Sexual selection is not the only explanation of bird songs involving super-stimuli. In his book, Rothenberg describes the ranging hypothesis: bird songs sound clearer when they are closer, and in order to aggressively claim territory, birds will want to sing their songs as clearly as possible, to always make themselves seem closer to a potential competitor or trespasser than they really are. Thus the singing evolves greater and greater clarity, and any bird that sings less clearly than other birds of the same species will fail to stake out a full-sized territory.
An Aside: Some Reasons Why Sexual Selection Doesn't Work as an Explanation of Human Music
- There are some people whose music I really like, and I do not have any inclination to either sleep with them or marry them (even if I was single).
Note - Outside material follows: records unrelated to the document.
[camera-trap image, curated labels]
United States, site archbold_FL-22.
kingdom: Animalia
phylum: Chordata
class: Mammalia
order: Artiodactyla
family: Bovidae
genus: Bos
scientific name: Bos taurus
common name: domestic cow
- Sex is used to advertise music more than vice versa. When we hear some really good music, we don't shoo the children away because it's too sexy. On the other hand, professional singers often dress in outrageously sexual clothing, presumably to improve the audience's enjoyment of their music (or at least that of half the audience).
- Although music can enhance romantic feelings, music can enhance any kind of feeling. The effect of music on romance is just one specific example of the more general effect of music on emotion.
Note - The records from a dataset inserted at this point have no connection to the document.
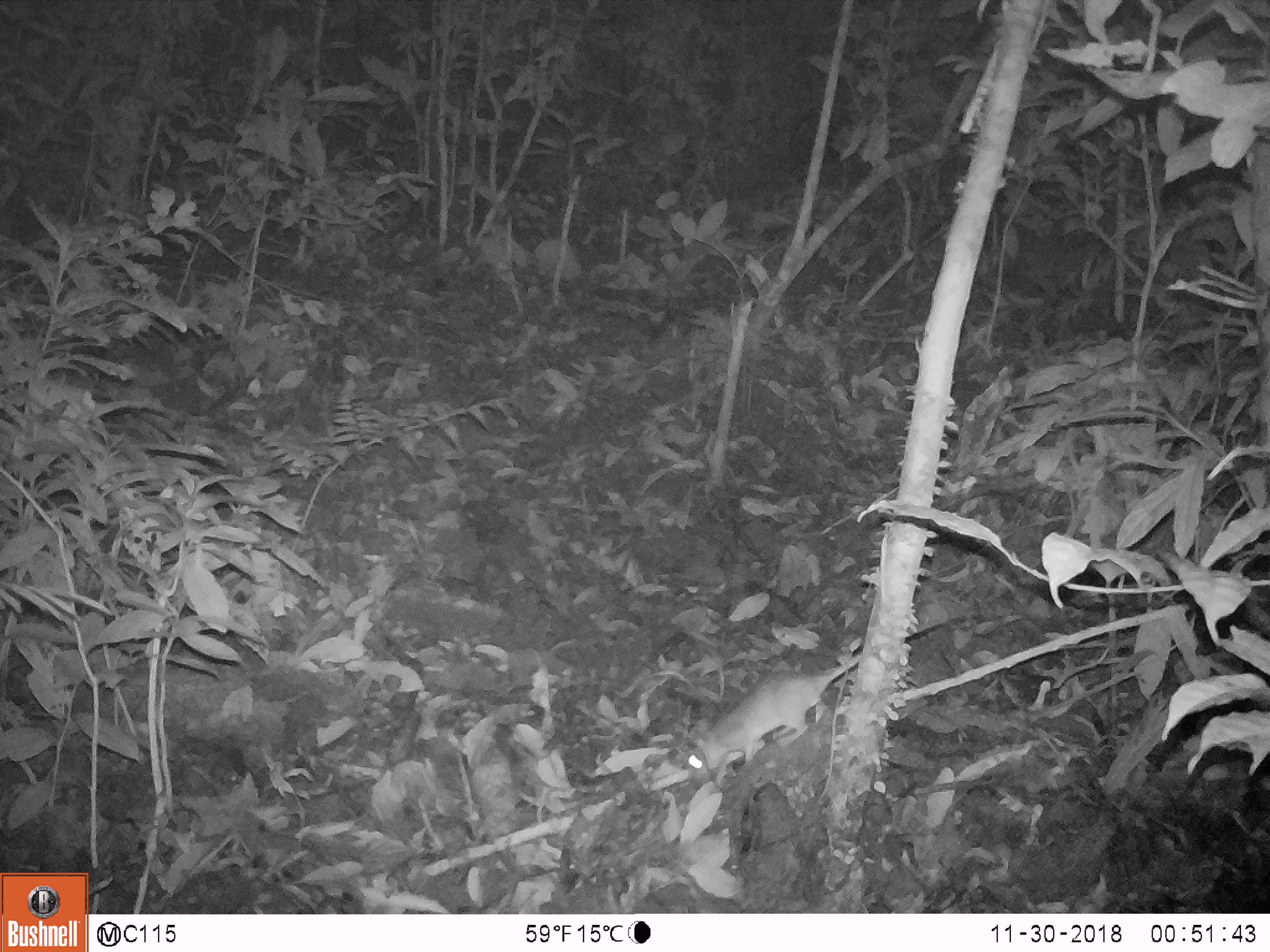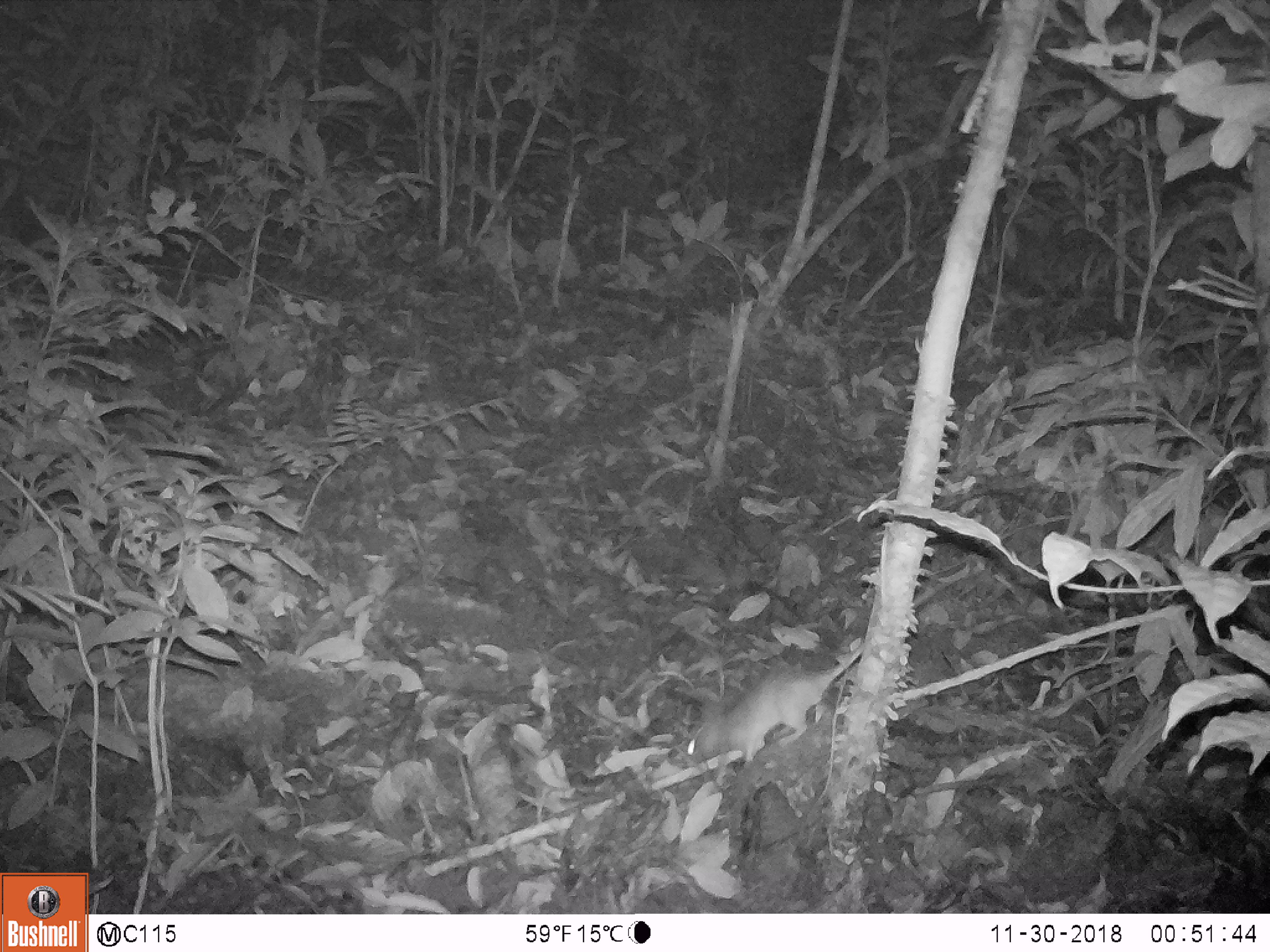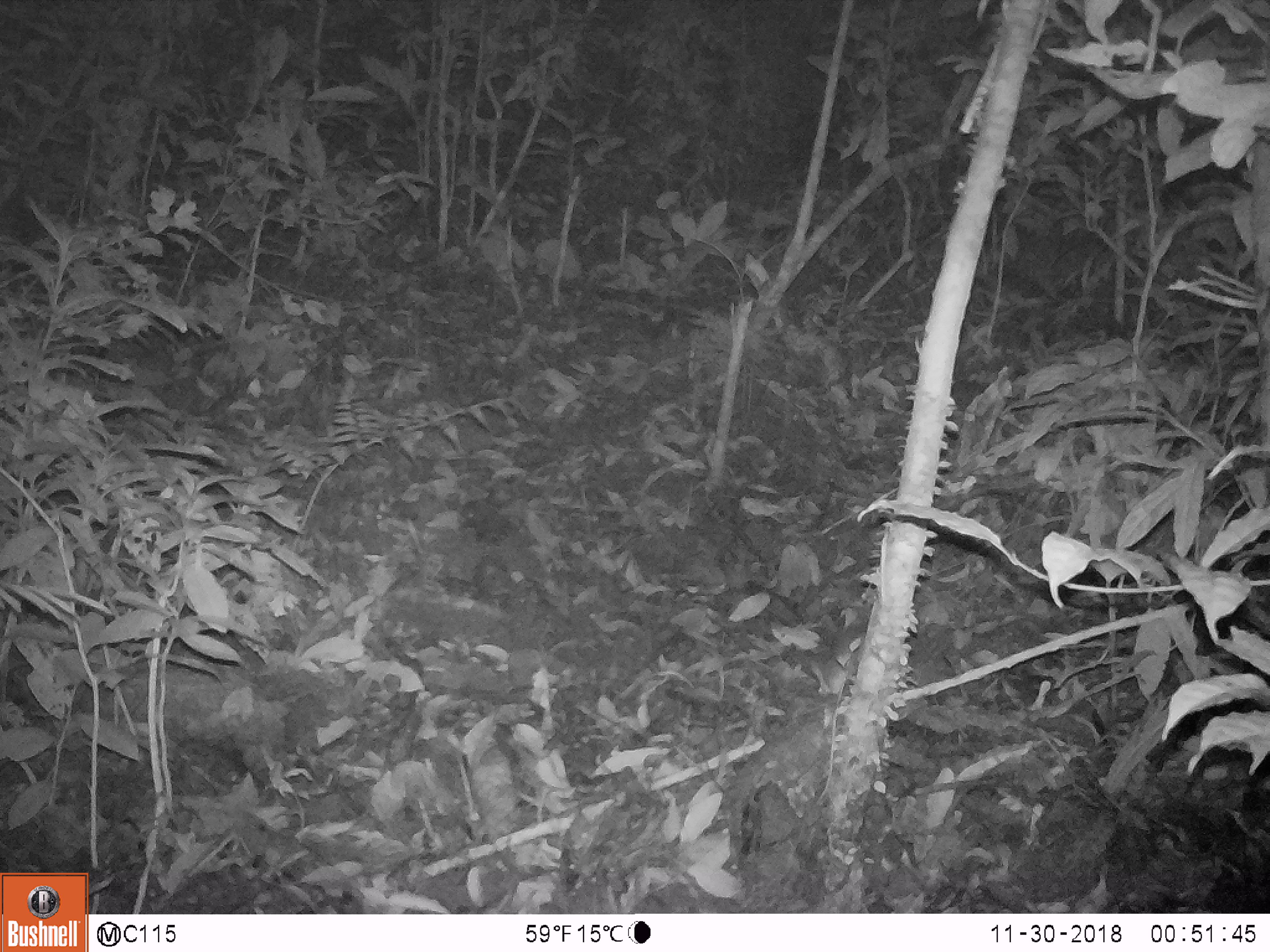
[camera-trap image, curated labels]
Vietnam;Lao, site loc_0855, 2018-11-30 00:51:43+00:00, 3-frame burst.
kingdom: Animalia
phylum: Chordata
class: Mammalia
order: Rodentia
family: Muridae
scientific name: Muridae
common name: old-world mice and rats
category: unidentified murid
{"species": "unidentified murid (old-world mice and rats) (Muridae)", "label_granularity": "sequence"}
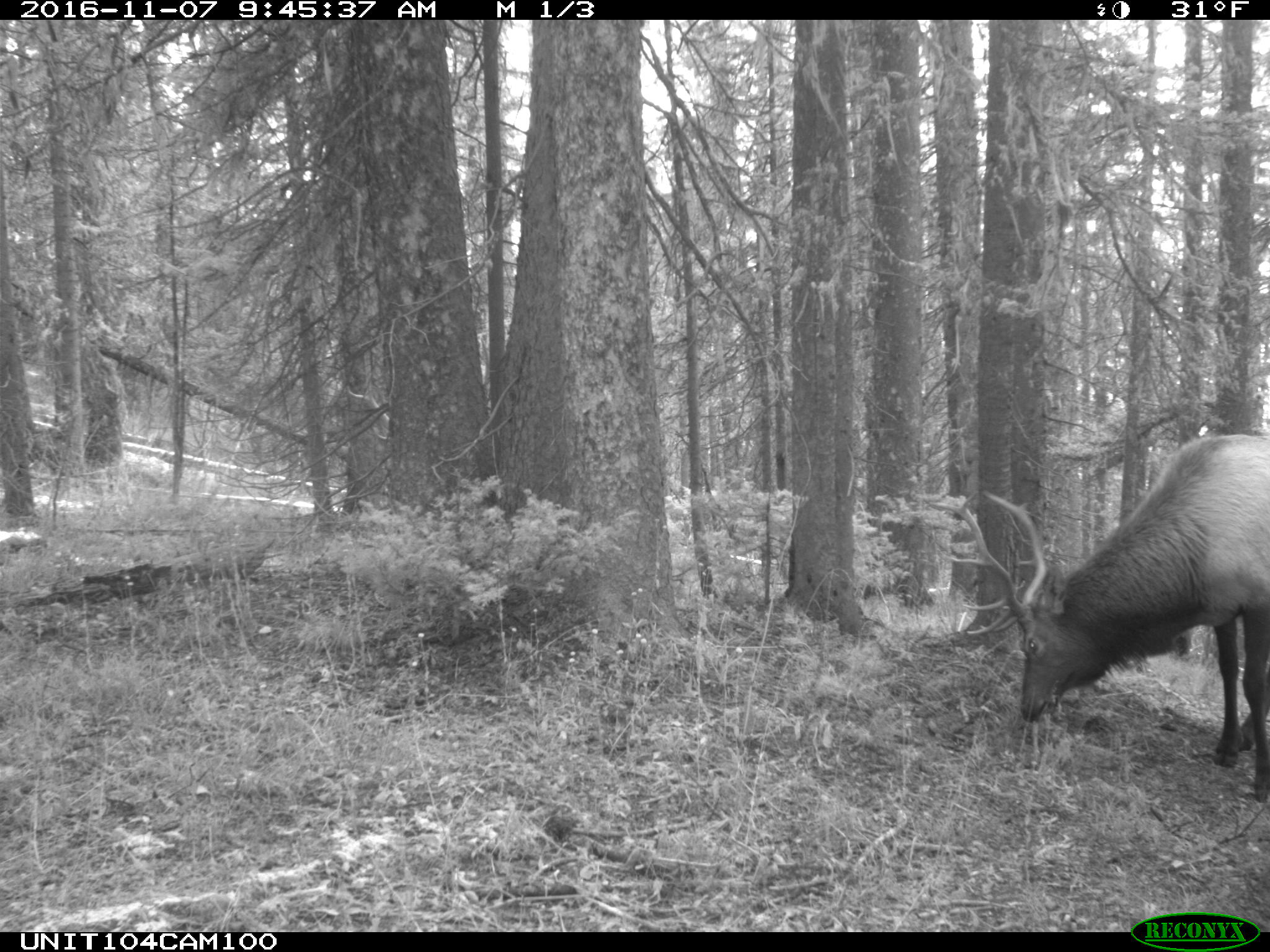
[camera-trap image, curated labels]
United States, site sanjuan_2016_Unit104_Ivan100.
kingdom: Animalia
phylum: Chordata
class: Mammalia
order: Artiodactyla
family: Cervidae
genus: Cervus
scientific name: Cervus elaphus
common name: red deer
Cervus elaphus (red deer).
Similarities Between Different Super-Stimuli
So if music is one kind of super-stimulus, and bird song is another kind of super-stimulus, how come they often sound similar?
A plausible answer is that super-stimuli are (by definition) extreme versions of normal stimuli, and there are only so many ways of being extreme. As a result, certain characteristics will turn up again and again in different super-stimuli.
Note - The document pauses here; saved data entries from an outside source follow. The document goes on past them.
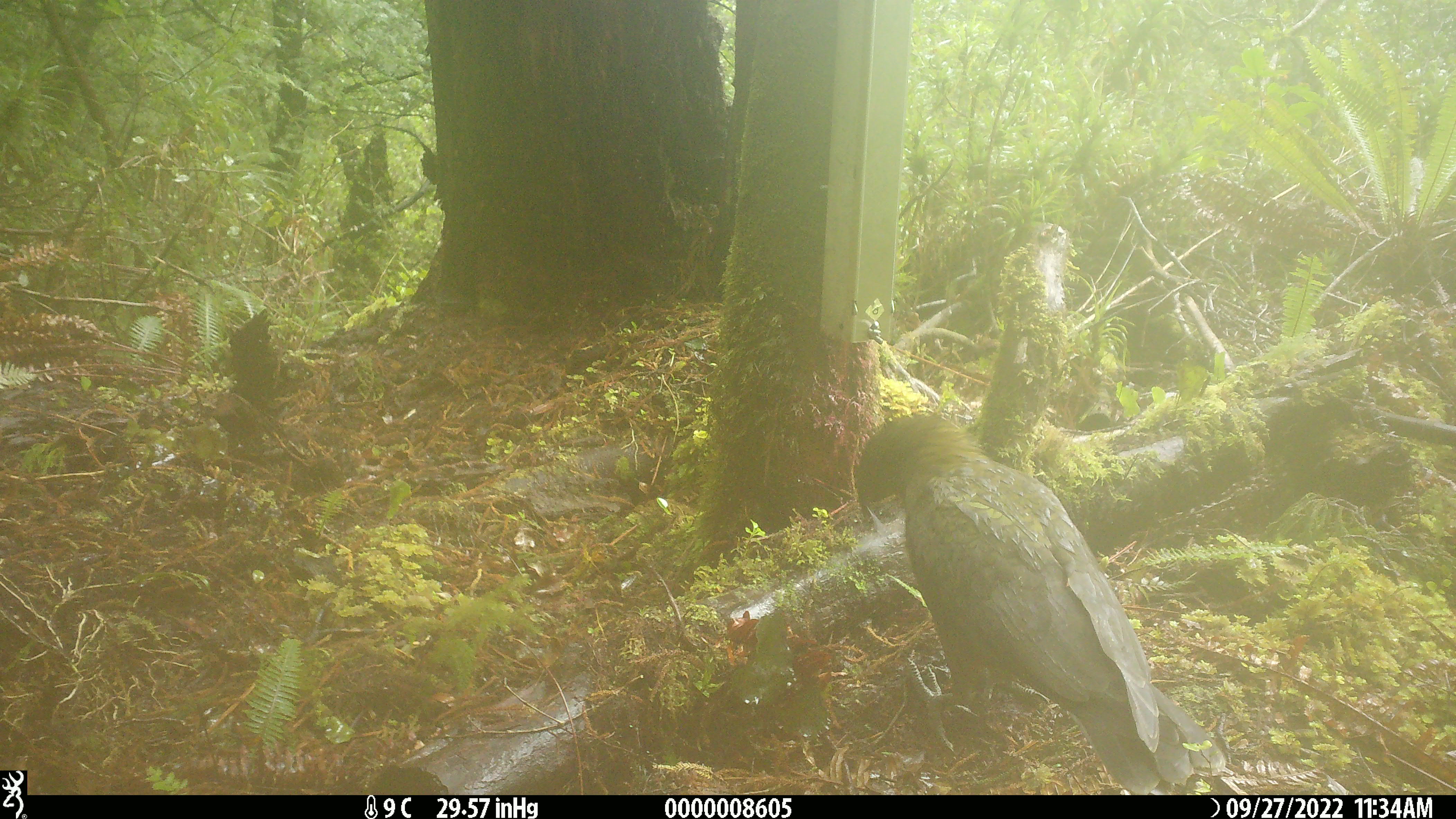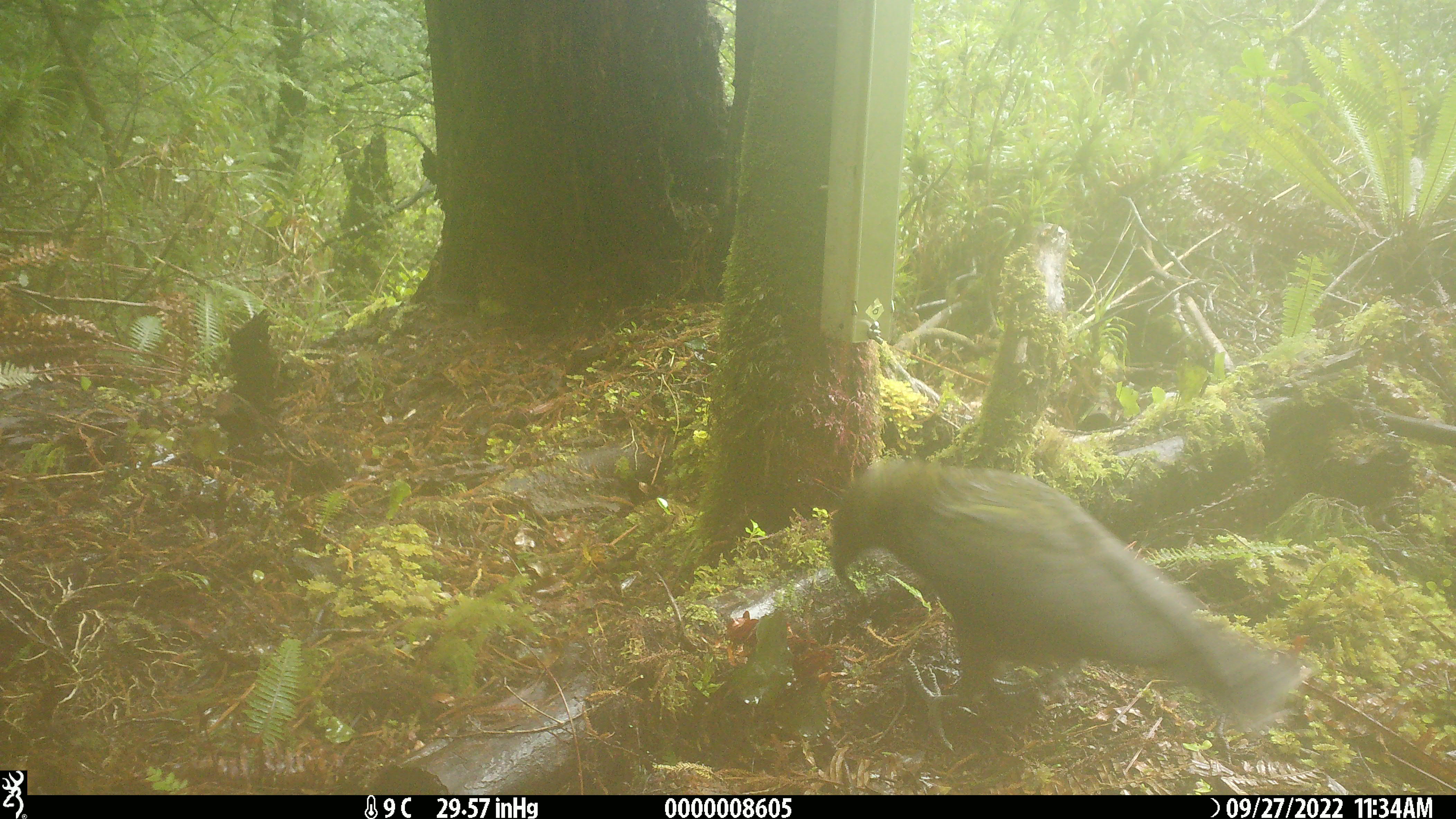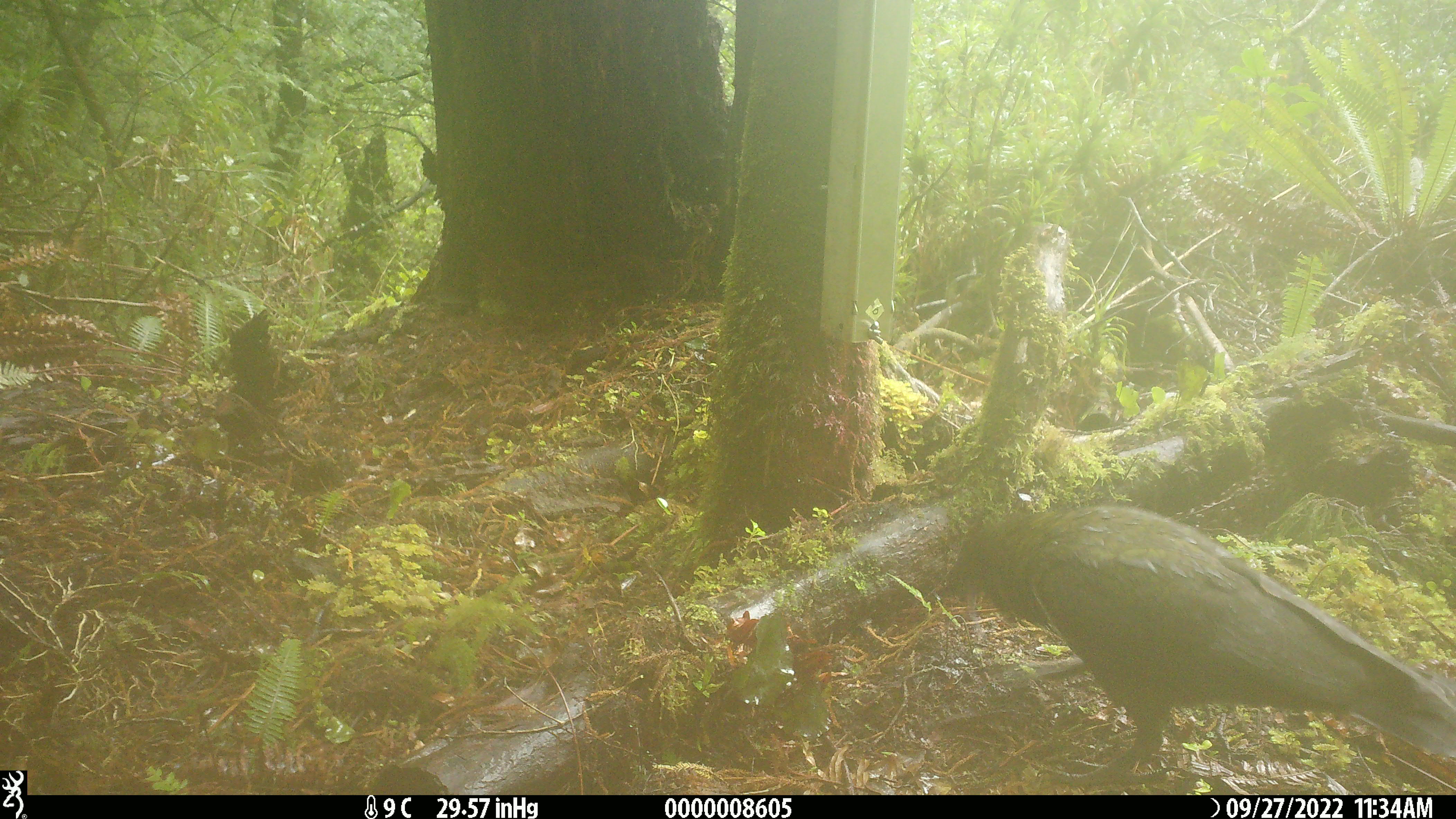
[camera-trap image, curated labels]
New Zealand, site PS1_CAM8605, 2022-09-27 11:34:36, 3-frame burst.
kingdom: Animalia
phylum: Chordata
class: Aves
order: Psittaciformes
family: Strigopidae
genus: Nestor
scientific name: Nestor notabilis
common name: kea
To give a simple example, male bird colourings are typically determined by sexual selection, and very often these are bright colours. The peacock is famous for its (sexually selected) long tail, but also for the very bright blue of its neck feathers. The blueness of the peacock is a super-stimulus for the peahen's perception of peacock blueness. It just so happens that we also find the peacock's blue colour "beautiful", even though it does not stir any romantic tendencies in us (at least not towards the peacock).
Something similar can happen with bird songs. If human music is a super-stimulus, then it is a multi-aspectual super-stimulus, because, as explained in my theory, musicality consists of multiple aspects of musicality corresponding to multiple aspects of the perception of speech melody and rhythm. If different kinds of bird songs are super-stimuli for different aspects of perception of those same bird songs, then there will be many cases where the relevant aspects partially match at least one corresponding aspect of the human perception of musicality. As a result, we will consider many of those bird songs to be at least partially musical, even if it is never "music" that is musical enough to get into "Top of the Pops".
A Shared Sense of Beauty
Like many other students of bird song, Rothenberg wants to believe that birds have some sense of "beauty" which underlies their singing efforts. If we allow that "beauty" is another word for "super-stimulus", whether we are talking about the beauty of a beautiful woman, or the beauty of a mountain view, or the beauty of a piece of music, then we can say that the birds do have their own sense of beauty, which is not always the same as ours, but which sometimes intersects sufficiently to create a meaningful interaction across the species divide.